Mapping Types and Field Definitions
Let's create a simple index with mappings for various field data types to understand how mappings and field data types work in Elasticsearch.
PUT /my_index
{
"mappings": {
"properties": {
"title": {
"type": "text"
},
"category": {
"type": "keyword"
},
"quantity": {
"type": "integer"
},
"price": {
"type": "float"
},
"is_active": {
"type": "boolean"
},
"created_at": {
"type": "date"
}
}
}
}
Explanation:
- We create an index named my_index with mappings for fields like title, category, quantity, price, is_active, and created_at.
- Each field is assigned a specific data type (text, keyword, integer, float, boolean, date).

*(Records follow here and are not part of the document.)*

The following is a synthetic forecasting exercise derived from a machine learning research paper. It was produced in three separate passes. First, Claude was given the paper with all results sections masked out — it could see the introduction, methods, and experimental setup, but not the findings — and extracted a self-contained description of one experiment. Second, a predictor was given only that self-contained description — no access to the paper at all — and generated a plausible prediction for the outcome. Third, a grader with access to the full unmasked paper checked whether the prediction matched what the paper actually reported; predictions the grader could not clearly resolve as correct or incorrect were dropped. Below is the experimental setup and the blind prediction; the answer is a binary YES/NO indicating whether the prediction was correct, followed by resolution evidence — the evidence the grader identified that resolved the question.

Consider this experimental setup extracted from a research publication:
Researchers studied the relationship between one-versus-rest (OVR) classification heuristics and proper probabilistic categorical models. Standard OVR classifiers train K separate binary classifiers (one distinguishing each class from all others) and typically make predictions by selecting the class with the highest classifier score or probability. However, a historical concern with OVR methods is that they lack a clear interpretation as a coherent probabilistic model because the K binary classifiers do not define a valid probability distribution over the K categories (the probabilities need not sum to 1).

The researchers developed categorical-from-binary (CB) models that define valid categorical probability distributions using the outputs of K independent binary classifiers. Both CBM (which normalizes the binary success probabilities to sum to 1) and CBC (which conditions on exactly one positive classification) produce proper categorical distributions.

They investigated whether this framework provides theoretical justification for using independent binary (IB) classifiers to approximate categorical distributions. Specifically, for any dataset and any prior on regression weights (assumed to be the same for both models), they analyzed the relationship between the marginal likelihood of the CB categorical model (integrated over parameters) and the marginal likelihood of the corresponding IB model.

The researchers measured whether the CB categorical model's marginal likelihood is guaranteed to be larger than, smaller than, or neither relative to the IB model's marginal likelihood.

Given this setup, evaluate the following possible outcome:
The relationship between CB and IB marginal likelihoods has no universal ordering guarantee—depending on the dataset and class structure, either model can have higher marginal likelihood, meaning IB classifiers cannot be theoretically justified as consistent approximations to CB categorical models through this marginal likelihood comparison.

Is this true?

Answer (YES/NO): NO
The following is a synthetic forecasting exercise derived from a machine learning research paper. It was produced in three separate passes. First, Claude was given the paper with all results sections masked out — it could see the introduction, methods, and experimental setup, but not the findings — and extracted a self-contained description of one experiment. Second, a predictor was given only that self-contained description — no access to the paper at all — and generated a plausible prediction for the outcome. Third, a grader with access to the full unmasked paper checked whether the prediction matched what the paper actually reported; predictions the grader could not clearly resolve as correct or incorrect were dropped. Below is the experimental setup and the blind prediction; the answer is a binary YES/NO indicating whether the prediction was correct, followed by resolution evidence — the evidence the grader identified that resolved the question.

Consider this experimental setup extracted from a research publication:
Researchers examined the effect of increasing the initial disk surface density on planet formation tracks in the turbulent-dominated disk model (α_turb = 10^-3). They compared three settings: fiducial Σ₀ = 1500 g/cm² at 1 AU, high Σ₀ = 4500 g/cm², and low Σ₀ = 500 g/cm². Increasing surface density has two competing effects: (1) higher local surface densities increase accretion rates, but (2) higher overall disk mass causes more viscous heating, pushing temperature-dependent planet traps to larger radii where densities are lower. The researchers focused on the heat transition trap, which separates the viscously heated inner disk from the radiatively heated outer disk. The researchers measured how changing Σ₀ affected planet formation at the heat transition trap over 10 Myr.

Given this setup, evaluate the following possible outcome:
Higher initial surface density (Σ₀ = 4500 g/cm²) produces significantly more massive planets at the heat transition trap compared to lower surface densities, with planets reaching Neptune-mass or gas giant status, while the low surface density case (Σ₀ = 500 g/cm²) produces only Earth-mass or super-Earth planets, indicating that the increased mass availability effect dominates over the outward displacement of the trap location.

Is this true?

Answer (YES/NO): NO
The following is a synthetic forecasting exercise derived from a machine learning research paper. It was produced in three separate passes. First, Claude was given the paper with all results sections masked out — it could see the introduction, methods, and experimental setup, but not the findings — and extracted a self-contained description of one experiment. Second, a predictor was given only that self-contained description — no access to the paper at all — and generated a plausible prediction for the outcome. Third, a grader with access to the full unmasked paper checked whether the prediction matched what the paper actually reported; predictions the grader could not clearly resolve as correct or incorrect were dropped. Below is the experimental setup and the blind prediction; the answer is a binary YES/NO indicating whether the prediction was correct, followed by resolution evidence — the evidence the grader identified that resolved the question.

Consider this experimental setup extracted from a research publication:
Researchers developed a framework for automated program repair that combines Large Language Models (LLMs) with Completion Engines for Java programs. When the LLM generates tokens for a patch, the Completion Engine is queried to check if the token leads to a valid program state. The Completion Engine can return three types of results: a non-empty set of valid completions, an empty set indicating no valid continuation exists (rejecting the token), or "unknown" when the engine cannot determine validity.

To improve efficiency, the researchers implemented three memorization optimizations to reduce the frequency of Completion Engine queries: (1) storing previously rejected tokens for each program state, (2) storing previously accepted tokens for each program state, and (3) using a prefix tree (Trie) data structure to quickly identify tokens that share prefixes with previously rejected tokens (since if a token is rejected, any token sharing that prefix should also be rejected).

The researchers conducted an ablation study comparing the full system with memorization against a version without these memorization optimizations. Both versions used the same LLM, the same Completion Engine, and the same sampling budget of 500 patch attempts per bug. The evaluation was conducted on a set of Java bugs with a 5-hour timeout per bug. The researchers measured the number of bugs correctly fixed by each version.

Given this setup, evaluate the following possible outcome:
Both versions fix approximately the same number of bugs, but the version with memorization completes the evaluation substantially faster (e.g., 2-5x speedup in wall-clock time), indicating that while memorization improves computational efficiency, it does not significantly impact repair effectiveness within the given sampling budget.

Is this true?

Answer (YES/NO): NO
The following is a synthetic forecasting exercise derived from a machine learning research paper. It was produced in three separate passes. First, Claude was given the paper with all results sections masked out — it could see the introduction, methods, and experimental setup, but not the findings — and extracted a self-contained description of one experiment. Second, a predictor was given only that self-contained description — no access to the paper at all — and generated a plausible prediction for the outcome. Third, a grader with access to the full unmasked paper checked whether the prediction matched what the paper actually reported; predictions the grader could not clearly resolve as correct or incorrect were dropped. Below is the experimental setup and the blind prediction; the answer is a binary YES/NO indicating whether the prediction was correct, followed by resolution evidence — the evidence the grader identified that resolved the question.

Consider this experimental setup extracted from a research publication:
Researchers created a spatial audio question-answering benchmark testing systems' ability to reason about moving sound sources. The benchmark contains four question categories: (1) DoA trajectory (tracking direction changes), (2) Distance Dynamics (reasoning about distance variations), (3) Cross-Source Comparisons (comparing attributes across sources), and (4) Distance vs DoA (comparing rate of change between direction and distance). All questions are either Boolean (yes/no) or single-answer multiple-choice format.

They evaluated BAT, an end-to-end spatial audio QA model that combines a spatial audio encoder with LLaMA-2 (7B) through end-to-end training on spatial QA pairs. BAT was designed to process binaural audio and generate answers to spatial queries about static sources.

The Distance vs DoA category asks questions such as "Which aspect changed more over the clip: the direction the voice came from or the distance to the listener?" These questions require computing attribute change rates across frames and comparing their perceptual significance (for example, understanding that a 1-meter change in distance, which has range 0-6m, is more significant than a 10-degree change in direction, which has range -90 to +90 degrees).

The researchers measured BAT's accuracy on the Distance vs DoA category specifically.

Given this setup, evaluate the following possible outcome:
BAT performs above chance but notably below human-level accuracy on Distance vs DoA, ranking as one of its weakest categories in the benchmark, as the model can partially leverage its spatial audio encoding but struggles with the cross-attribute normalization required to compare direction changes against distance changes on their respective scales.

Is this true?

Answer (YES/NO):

Indexing Documents with Field Data Types
Suppose We need to index a document into our my_index
index to demonstrate how field data types are applied in Elasticsearch.
POST /my_index/_doc/1
{
"title": "Product A",
"category": "Electronics",
"quantity": 100,
"price": 49.99,
"is_active": true,
"created_at": "2022-05-01T12:00:00"
}
Explanation: In this example, we use a POST
request to index a document with various field data types into the my_index
index. Each field in the document corresponds to a specific field data type in Elasticsearch, such as text, keyword, integer, float, boolean, and date.
Retrieving Mapping Information
Suppose We want to retrieve mapping information for the my_index
index to understand how field data types are mapped in Elasticsearch.
GET /my_index/_mapping
Sample Output:
{
"my_index": {
"mappings": {
"properties": {
"title": {
"type": "text"
},
"category": {
"type": "keyword"
},
"quantity": {
"type": "integer"
},
"price": {
"type": "float"
},
"is_active": {
"type": "boolean"
},
"created_at": {
"type": "date"
}
}
}
}
}
Explanation: The GET
request to the _mapping
endpoint retrieves the mapping information for the my_index
index. This information includes the field data types for each field in the index, allowing us to understand how Elasticsearch interprets and indexes our data.
Querying Documents with Field Data Types
Suppose We need to query documents based on their field data types, such as finding products with a price less than 50
GET /my_index/_search
{
"query": {
"range": {
"price": {
"lt": 50
}
}
}
}
Explanation: This GET
request to the _search
endpoint uses a range query to find documents in the my_index
index where the price
field is less than 50. By specifying the field data type (float
) and the range (lt
: less than), we can retrieve relevant documents based on their numeric values.
Conclusion
Mapping types and field data types are foundational concepts in Elasticsearch that play a crucial role in organizing and querying data. By understanding mapping types and selecting appropriate field data types for your index, you can optimize search performance and ensure accurate representation of your data.
In this article, we explored the basics of mapping types, common field data types, and their significance in Elasticsearch. We also provided practical examples and outputs to illustrate how mappings and field data types are defined, indexed, and queried in Elasticsearch. With this knowledge, you'll be better equipped to design and manage Elasticsearch indices effectively for your applications.